The Level of Uptime – Increasing Pressure Syndrome

When I was earning my bachelors, I joined the Association for Computing Machinery (ACM) and through them, several special interest groups. One of those groups was SIGRISK, which focused on high-risk software engineering. At the time the focus was on complex systems whose loss was irretrievable – like satellite guidance systems or deep sea locomotion systems – and those whose failure could result in death or injury to individuals – like power plant operations systems, medical equipment, and traffic light systems. The approach to engineering these controls was rigorous, more rigorous than most IT staff would consider reasonable.

And the reason was simple. As we’ve seen since – more than once - a space ship that has one line of bad code can end up veering off course and never returning, the data it collects completely different than that which it was designed to collect. Traffic lights that are mis-programmed offer a best-case of traffic snarls and people late for whatever they were doing, and a worst case of fatal accidents. These systems were categorized by the ACM as high-risk, and special processes were put in place to handle high-risk software development (interestingly, processes that don’t appear to have been followed by space agencies – who did a lot of the writing and presenting for SIGRISK when I was a member). Interestingly, SIGRISK no longer shows up on the list of SIGs at the ACM website. It is the only SIG I belonged to that seems to have gone away or been merged into something else.
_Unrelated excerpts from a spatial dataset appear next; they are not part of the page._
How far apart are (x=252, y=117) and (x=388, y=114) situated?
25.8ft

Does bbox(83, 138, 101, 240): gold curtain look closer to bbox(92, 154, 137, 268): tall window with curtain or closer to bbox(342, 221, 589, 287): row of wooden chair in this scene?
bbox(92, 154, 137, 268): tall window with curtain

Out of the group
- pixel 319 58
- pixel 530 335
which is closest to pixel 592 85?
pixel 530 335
What interests me in all of this is a simple truth that I’ve noticed of late. We are now making the same expectations of everyday software that we made of these over-engineered systems designed to function even in the face of complete failure. And they’re not designed for this level of protection. Think about it a bit, critical medical systems can be locked down so that the only interface is the operator’s interface, and upgrades are only allowed with a specific hardware key, things being launched into space don’t require serious protection from hackers, they’re a way out of reach, traffic lights have been hacked, but they’re not easy, and the public nature of the interfaces makes it difficult to pull off in busy times… But Facebook and Microsoft? They have massive interfaces, global connectedness, and by definition IT staff tweaking them constantly. Configuration, new features, uncensored third party development… The mind spins.
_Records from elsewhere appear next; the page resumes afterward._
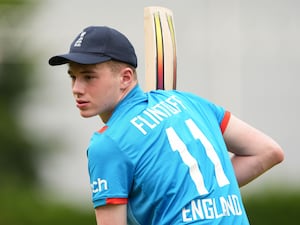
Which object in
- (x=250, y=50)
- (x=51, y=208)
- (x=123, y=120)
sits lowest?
(x=51, y=208)

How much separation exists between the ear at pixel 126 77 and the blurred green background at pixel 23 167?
4661 mm

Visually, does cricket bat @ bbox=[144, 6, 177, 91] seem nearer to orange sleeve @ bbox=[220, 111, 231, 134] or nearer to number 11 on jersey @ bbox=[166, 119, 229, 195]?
orange sleeve @ bbox=[220, 111, 231, 134]

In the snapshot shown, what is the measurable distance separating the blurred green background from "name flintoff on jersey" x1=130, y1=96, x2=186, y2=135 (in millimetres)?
4606

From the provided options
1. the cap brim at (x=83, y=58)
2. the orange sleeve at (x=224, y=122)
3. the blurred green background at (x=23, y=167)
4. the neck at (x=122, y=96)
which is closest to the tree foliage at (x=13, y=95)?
the blurred green background at (x=23, y=167)

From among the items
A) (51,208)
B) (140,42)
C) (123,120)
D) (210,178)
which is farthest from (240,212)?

Ariane 5 courtesy of SpaceFlightNow.com

Makes me wonder if Apple (and to a lesser extent RIM) wasn’t smart to lock down development. RIM has long had a “you have a key for all of your apps, if you want to touch protected APIs, your app will have your key, and if you are a bad kid and crash our phones, we’ll shut off your key”. Okay, that last bit might be assumed, it’s been a while since I read the agreement (I’ve got a RIM dev license), but that was the impression I was left with three years ago when I read through the documentation. Apple took a lot of grief for their policies, but seriously, they want their phone to work. Note that Microsoft often gets blamed for problems caused by “rogue” applications.

But it doesn’t address the issue of software stability in a highly exposed, highly dynamic environment. We’re putting pressures on IT folks – who are already under time pressure – that used to be reserved for scientists in laboratories. And we’re expecting them to get it right with an impatience more indicative of a two year old than a pool of adults. Every time a big vendor has a crash or a security breech, we act like they’re idiots. Truth is that they have highly complex systems that are exposed to both inexperienced users and experienced hackers, and we don’t give them the years of development time that critical systems get.
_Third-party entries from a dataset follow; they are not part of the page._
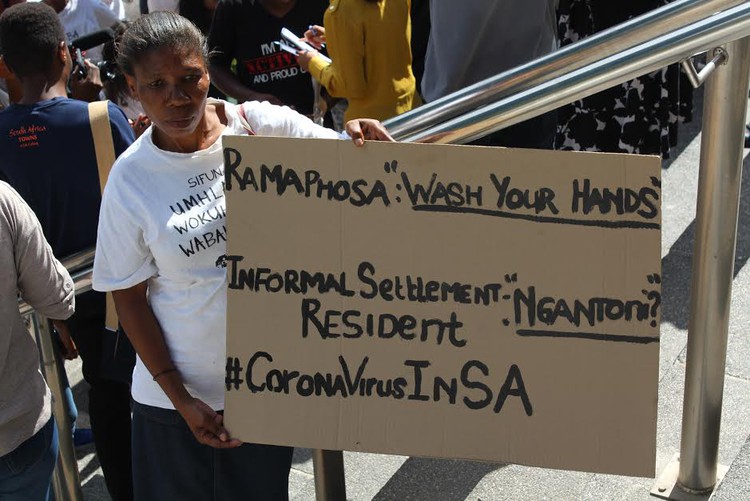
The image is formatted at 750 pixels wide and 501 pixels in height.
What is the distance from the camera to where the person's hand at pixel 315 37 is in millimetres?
4535

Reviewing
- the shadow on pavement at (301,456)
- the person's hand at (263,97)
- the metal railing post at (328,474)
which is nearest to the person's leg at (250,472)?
the metal railing post at (328,474)

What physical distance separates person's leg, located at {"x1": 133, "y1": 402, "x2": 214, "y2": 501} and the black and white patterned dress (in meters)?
2.37

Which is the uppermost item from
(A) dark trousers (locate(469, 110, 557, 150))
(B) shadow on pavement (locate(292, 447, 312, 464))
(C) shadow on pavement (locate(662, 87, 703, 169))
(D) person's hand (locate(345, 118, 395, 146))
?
(D) person's hand (locate(345, 118, 395, 146))

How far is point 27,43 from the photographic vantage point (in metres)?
3.31

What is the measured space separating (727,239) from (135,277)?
Answer: 1.48 meters

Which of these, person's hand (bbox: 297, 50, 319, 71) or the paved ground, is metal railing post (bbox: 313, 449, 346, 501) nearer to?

So what’s my point? When you’re making demands of your staff, yes, business needs and market timing are important, but give them time to do their job right, or don’t complain about the results. And in an increasingly connected enterprise, don’t assume that some back-office corner piece of software/hardware is less critical than user-facing systems. After all, the bug that bit Microsoft not too long ago was a misconfiguration in lab systems. I’ve worked in a test lab before, and they’re highly volatile. When big tests are going on, the rest of the architecture can change frequently while things are pulled in and returned from the big test, complete wipe and reconfigure is common – from switches to servers – and security was considered less important than delivering test results. And the media attention lavished on the Facebook outage in September is enough that you’d think people had died from the failure… Which was caused by a software configuration change.

www.TechCrunch.com graphic of Facebook downtime

Nice and easy. Don’t demand more than can be delivered, or you’ll get sloppy work, both in App Dev and in Systems Management. Use process to double-check everything, making sure that it is right. Better to take an extra day or even ten than to find your application down and people unable to do anything. Because while Microsoft and Facebook can apologize and move on, internal IT rarely gets off that easily.

Automation tools like those presented by the Infrastructure 2.0 crowd (Lori is one of them) can help a lot, but in the end, people are making changes, even if they’re making them through a push button on a browser… Make sure you’ve got a plan to make it go right, and an understanding of how you’ll react if it doesn’t.

And the newly coined “DevOps” hype-word might be helpful too – where Dev meets Operations is a good place to start building in those checks.